How to use Regex to represent a more complex BNF?

Question

How to use Regex to represent a more complex BNF?

Asked 4 years, 8 months ago

Viewed 131 times

-1

I need to create a program with Regex that represents the following BNF’s:

<list> ::= <element><list> | <element>
<element> ::= <letter><digit>
<letter> ::= A | B 
<digit> ::= 1|2

For the above BNF I tried to generate a program but I believe it is not so correct:

import re

r = re.compile('^[A-B-1-2]+$')

print(r.match('A1'))
print(r.match('A2B1'))

<exp> ::= <exp> + <exp> | <term>
<term> ::= <term> * <term> | <factor>
<factor> ::= ( <exp> ) | <digit>
<digit> ::= 0 | 1 | 2 | 3 | 4 | 5 | 6 | 7 | 8 | 9

And I also need to implement a program with Regex representing the BNF above.

3

As the site is a repository for a wide audience, it is important to always explain objectively the difficulty encountered in advancing the solution, so that the answers can focus on a very specific problem, instead of providing "complete ready solution"even if it wasn’t intentional. To better enjoy the site, understand and avoid closures and negativations worth understanding What is the Stack Overflow and read the Stack Overflow Survival Guide (summarized) in Portuguese.

– Bacco

2020/11/15 at 00:44
2

The trivial is to use an analyzer generator like the Pybison or Lark instead of the native regular expression library.

– Augusto Vasques

2020/11/15 at 00:57
1

A regular language can be expressed by a regular expression. Your BNF is a context-free grammar and therefore cannot be represented by a regular expression.

– anonimo

2020/11/15 at 13:30

1 answer

Browser other questions tagged python regex

You are not signed in. Login or sign up in order to post.

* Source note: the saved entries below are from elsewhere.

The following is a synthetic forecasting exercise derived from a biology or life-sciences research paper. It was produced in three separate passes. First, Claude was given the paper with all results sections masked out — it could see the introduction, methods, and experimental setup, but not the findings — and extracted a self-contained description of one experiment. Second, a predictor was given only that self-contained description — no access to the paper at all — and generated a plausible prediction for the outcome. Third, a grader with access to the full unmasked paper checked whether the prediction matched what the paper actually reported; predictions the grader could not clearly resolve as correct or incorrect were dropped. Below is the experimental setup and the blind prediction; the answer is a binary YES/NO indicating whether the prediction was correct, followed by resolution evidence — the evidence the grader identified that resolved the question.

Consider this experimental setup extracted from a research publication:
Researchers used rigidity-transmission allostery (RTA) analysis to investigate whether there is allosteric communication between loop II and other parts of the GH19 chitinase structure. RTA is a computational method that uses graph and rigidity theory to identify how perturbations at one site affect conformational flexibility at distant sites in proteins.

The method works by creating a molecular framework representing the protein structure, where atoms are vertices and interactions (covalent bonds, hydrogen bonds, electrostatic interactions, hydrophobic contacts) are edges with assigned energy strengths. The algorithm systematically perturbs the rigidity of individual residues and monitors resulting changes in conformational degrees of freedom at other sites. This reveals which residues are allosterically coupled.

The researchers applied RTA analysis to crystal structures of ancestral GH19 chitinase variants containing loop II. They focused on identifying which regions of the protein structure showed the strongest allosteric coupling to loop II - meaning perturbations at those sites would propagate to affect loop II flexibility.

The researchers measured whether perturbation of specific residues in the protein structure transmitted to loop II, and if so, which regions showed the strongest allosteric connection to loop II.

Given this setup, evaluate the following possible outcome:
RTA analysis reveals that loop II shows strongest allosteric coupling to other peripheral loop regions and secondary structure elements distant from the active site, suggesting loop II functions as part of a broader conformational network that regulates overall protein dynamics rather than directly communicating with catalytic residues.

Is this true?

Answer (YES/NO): NO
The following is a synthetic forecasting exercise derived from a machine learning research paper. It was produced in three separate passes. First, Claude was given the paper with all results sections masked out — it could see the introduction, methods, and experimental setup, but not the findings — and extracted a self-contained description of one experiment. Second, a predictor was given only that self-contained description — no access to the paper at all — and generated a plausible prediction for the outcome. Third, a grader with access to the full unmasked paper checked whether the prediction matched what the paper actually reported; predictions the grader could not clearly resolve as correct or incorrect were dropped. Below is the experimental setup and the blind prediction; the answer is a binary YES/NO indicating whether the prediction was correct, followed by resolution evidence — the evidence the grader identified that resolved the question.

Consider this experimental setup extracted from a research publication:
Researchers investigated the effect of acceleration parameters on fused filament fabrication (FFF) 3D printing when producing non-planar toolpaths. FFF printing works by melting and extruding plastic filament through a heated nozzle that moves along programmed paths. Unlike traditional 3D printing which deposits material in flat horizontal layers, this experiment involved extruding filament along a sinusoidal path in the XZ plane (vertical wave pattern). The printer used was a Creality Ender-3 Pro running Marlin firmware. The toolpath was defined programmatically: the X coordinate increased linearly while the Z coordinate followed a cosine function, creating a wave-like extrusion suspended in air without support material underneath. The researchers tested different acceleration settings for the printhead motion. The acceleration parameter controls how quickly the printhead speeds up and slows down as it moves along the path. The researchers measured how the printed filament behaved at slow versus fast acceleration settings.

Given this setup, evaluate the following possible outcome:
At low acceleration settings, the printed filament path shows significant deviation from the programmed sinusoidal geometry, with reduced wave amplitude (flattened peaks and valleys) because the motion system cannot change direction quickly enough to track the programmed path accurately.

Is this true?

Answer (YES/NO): NO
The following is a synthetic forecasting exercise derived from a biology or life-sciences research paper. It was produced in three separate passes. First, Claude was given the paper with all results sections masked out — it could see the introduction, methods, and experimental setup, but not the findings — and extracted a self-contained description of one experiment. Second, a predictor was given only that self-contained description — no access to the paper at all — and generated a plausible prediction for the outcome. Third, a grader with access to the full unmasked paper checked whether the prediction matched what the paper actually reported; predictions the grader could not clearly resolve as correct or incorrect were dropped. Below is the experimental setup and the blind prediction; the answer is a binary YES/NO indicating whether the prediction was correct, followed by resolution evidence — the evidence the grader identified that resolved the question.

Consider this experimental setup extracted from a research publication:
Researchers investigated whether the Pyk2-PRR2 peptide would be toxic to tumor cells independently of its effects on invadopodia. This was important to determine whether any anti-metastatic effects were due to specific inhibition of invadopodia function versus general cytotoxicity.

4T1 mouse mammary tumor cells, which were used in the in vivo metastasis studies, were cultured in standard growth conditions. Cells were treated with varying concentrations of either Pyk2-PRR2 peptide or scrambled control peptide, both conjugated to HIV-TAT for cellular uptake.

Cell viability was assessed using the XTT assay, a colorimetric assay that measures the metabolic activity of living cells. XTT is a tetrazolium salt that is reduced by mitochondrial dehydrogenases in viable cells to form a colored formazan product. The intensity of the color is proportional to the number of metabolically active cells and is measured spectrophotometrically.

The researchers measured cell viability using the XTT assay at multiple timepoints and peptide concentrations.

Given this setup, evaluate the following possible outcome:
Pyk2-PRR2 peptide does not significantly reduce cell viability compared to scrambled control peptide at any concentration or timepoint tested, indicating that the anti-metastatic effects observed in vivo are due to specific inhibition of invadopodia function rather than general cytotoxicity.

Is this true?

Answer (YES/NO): NO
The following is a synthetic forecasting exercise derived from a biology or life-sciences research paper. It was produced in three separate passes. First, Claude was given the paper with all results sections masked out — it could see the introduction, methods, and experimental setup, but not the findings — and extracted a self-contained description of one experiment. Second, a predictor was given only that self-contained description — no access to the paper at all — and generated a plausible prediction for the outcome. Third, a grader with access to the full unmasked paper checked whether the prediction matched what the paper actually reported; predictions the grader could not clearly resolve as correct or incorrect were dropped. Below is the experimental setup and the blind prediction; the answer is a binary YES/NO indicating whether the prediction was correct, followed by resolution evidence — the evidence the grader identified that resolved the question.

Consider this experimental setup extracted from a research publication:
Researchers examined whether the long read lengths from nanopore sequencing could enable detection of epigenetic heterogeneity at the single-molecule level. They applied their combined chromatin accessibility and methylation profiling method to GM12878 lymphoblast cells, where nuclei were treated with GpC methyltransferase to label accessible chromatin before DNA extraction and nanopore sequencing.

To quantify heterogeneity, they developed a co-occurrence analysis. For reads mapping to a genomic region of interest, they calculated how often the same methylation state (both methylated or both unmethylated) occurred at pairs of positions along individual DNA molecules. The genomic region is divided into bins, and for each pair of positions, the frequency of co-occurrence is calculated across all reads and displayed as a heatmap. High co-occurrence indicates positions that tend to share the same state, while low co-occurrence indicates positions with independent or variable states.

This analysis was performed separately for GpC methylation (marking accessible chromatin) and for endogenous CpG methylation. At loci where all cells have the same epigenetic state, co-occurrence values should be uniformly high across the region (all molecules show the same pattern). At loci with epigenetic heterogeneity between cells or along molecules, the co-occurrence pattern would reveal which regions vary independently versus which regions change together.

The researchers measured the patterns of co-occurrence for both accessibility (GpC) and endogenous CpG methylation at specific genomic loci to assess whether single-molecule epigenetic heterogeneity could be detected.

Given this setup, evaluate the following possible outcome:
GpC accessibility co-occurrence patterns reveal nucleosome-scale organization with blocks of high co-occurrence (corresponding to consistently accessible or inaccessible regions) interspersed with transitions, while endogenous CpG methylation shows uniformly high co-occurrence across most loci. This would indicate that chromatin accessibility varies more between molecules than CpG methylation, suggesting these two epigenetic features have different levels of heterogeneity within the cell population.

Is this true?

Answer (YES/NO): NO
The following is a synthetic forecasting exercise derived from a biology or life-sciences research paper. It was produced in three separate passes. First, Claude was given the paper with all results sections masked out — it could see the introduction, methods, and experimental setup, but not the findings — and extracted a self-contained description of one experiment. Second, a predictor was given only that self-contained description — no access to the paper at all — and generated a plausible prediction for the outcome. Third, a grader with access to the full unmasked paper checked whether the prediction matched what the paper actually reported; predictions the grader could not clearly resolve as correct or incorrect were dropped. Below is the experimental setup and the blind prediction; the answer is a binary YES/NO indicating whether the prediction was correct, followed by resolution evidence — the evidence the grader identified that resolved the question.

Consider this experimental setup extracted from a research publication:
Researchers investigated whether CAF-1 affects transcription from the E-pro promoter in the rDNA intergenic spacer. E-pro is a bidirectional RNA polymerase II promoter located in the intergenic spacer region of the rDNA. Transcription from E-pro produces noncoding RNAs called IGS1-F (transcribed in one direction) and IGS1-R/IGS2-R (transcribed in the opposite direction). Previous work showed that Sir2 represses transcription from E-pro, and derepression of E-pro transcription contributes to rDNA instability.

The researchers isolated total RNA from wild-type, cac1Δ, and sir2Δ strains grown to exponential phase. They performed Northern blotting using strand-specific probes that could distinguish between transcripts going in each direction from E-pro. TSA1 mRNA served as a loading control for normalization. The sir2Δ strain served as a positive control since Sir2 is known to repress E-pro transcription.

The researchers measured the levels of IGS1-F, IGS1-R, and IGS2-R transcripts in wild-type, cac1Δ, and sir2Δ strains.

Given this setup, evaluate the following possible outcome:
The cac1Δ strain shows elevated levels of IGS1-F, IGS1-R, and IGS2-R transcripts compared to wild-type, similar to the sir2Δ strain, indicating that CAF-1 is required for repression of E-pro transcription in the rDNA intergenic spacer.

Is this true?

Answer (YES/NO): NO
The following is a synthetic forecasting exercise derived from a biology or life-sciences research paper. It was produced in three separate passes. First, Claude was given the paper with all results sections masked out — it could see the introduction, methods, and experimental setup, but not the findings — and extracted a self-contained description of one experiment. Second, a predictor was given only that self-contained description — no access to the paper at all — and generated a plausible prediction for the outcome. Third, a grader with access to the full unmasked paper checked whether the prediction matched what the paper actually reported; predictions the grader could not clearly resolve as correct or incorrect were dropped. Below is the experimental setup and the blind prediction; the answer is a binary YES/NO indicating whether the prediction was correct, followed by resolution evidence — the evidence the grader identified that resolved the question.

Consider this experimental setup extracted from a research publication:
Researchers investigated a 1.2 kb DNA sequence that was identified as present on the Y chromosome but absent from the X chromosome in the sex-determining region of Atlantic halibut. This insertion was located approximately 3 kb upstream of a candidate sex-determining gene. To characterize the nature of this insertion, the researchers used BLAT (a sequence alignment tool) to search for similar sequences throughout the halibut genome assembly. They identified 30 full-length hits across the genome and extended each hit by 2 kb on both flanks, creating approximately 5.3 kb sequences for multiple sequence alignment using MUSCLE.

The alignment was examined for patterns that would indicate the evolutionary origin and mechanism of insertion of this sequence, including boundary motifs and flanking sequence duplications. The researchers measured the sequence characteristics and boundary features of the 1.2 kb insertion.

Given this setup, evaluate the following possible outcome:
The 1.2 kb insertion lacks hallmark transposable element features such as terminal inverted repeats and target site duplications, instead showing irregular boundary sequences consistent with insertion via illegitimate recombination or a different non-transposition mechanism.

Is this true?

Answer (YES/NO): NO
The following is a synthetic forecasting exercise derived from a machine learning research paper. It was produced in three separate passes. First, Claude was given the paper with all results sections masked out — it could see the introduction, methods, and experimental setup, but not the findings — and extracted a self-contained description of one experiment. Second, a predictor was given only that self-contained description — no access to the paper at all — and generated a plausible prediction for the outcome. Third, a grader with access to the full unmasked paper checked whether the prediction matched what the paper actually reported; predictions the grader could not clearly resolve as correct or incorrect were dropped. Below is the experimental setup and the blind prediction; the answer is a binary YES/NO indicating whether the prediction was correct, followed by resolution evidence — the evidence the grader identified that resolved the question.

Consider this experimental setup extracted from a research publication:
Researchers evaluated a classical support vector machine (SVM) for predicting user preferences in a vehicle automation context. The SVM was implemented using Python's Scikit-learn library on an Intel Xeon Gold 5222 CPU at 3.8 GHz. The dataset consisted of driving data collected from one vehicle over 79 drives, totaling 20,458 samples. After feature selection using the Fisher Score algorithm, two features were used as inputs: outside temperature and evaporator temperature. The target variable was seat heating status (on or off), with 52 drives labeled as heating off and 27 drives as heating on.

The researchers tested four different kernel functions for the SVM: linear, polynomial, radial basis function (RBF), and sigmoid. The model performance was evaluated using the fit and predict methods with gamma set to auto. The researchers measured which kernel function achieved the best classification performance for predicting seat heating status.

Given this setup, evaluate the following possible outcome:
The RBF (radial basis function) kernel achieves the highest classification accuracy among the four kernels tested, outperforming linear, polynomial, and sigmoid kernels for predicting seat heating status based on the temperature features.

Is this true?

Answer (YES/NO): YES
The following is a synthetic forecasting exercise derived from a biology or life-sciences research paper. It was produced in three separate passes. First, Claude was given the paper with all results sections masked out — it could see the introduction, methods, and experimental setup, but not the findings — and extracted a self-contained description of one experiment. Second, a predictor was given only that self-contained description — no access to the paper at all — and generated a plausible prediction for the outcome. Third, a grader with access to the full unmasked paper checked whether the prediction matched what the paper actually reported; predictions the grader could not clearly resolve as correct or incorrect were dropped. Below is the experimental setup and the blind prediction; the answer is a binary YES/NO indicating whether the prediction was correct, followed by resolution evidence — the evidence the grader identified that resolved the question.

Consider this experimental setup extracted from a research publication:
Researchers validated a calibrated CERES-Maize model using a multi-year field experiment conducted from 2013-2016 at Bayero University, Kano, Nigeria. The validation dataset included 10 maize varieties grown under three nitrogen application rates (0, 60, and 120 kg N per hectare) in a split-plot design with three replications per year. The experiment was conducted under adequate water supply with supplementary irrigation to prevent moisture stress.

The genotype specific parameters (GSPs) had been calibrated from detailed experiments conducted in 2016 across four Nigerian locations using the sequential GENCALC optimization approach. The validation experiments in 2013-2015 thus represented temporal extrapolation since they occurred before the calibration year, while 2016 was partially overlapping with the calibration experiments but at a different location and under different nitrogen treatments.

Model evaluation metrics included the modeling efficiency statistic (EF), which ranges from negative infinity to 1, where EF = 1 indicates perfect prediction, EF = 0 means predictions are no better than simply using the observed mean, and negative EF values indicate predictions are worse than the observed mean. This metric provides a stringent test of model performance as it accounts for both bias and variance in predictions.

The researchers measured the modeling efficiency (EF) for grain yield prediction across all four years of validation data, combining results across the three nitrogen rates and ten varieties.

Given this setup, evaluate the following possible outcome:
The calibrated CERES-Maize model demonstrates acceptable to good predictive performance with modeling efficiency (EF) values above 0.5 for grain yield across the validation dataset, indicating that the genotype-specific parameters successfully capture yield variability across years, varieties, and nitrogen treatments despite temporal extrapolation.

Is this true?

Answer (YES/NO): YES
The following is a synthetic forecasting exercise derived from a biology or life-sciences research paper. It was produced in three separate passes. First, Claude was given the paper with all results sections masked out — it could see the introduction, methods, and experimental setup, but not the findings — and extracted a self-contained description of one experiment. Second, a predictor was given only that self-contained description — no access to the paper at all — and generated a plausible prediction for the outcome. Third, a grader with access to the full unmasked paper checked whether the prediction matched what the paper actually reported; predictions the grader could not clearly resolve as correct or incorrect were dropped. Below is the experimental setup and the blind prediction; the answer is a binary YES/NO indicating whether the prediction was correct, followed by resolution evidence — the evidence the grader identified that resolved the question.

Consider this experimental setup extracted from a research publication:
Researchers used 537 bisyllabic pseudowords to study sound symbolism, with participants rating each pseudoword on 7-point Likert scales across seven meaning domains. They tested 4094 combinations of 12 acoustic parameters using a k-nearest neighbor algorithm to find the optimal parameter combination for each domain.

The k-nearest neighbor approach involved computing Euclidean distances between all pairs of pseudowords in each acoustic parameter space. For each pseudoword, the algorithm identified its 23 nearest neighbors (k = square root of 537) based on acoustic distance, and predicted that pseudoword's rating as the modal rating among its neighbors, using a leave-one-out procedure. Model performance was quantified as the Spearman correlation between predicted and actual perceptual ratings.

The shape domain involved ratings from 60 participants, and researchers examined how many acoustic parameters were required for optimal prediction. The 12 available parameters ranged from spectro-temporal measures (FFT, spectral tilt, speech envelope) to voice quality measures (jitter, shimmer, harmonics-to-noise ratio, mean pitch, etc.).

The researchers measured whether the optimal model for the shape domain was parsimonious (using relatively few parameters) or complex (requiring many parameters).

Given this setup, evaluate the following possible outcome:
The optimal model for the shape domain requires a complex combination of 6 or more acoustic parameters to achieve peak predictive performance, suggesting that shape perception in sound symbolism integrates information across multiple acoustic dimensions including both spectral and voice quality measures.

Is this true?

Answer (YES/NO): YES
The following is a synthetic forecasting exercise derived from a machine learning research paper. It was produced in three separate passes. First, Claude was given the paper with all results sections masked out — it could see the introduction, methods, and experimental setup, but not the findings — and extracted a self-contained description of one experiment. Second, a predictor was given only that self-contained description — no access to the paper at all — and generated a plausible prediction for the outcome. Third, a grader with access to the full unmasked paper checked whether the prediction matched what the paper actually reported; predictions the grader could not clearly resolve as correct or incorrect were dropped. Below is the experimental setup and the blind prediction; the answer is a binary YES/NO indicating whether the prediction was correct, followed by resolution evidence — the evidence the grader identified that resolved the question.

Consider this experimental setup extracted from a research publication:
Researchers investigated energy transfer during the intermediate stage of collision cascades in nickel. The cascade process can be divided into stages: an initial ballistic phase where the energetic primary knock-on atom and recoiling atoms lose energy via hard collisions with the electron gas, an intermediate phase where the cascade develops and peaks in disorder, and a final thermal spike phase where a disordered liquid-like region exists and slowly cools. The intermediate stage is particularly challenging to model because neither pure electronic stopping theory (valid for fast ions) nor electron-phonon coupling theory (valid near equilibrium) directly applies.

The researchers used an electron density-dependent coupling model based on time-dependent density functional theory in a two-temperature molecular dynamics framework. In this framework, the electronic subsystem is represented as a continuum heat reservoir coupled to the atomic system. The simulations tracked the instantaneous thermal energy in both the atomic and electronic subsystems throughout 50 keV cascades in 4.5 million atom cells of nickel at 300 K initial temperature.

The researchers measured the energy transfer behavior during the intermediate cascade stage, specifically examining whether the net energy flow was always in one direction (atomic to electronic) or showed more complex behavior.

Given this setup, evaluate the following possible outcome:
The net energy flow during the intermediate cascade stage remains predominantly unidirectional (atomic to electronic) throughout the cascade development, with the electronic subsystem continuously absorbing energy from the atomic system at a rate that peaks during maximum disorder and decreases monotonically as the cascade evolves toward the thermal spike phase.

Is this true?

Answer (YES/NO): NO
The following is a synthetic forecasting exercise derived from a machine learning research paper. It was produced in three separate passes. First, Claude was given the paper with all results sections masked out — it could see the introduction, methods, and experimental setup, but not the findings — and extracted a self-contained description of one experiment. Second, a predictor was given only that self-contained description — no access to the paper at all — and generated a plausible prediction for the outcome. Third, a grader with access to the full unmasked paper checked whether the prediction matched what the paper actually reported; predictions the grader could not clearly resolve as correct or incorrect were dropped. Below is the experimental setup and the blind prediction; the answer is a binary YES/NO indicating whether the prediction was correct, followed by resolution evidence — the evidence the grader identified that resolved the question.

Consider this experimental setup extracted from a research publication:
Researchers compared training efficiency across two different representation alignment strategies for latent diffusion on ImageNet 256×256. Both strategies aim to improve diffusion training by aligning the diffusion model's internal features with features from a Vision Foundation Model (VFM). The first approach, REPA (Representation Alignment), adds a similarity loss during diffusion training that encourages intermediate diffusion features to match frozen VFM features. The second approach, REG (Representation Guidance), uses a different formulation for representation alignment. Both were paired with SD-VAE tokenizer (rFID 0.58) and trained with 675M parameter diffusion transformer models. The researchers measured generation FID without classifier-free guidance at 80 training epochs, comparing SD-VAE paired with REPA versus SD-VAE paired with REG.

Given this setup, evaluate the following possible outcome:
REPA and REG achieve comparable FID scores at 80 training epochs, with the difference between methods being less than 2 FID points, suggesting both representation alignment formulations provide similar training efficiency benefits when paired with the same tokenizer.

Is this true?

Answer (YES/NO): NO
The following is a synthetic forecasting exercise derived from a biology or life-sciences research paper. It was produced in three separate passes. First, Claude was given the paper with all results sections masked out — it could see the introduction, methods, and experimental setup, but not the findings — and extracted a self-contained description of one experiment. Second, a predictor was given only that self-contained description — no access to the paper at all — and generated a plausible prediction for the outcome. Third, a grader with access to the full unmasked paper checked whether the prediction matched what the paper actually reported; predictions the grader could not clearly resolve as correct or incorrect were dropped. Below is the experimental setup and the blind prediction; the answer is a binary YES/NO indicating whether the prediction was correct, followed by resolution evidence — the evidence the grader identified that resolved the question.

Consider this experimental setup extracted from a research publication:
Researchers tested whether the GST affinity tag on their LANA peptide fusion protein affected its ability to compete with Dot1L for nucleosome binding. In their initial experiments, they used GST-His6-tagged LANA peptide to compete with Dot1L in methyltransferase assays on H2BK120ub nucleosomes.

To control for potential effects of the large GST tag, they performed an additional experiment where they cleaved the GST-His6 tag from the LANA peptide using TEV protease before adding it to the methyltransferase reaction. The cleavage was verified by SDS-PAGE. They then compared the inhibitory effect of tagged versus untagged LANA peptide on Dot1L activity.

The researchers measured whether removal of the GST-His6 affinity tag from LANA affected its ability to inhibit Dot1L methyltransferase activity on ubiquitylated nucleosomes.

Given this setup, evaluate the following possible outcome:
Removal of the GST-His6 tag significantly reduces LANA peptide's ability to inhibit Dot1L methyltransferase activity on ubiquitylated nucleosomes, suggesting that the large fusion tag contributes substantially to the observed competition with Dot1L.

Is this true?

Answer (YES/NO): NO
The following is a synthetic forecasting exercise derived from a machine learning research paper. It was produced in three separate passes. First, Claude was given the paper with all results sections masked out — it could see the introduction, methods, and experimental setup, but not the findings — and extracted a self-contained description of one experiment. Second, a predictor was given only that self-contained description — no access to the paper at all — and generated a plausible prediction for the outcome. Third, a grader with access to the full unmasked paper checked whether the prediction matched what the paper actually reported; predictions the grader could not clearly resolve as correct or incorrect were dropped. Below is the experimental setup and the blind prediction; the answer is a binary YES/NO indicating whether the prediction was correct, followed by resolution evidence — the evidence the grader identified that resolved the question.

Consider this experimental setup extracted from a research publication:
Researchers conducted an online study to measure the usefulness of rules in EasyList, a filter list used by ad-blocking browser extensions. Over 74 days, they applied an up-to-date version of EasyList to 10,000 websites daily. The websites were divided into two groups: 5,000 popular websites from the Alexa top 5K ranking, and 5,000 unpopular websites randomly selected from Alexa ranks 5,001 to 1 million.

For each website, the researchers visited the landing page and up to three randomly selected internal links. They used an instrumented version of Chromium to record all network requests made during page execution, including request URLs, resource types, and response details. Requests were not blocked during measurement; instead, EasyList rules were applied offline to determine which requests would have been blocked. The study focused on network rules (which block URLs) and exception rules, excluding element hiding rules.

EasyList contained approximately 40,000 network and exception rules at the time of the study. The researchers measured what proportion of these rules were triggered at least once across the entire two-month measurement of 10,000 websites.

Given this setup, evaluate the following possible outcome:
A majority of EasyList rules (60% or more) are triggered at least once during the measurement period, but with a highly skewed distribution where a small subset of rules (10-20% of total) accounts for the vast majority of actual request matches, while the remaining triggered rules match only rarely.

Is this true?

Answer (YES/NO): NO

by hkotsubo • **55,826** points · Answer 1 · 2020-11-15T00:40:21+00:00

^{In accordance with informed in the comments, regex is not the ideal tool for this (there are suggested more suitable options), and on this subject I also suggest you read here and here. That said, let’s go to the regex.}

The first BNF says that "element" repeats once or more. In turn, an "element" is a sequence of a letter A or B, followed by a digit 1 or 2.

The problem is you used [A-B-1-2], meaning "letter A or B, or hyphen, or 1 or 2". That is, it even takes valid cases like "A1" and "A2B1" but also takes invalid cases like "----" and "1212A". If the idea is to always make an alternate letter and digit, and this sequence can be repeated several times, the regex should be:

r = re.compile('^([AB][12])+$')

So I have [AB] (letter A or B), followed by [12] (digit 1 or 2), and this sequence repeats once or more.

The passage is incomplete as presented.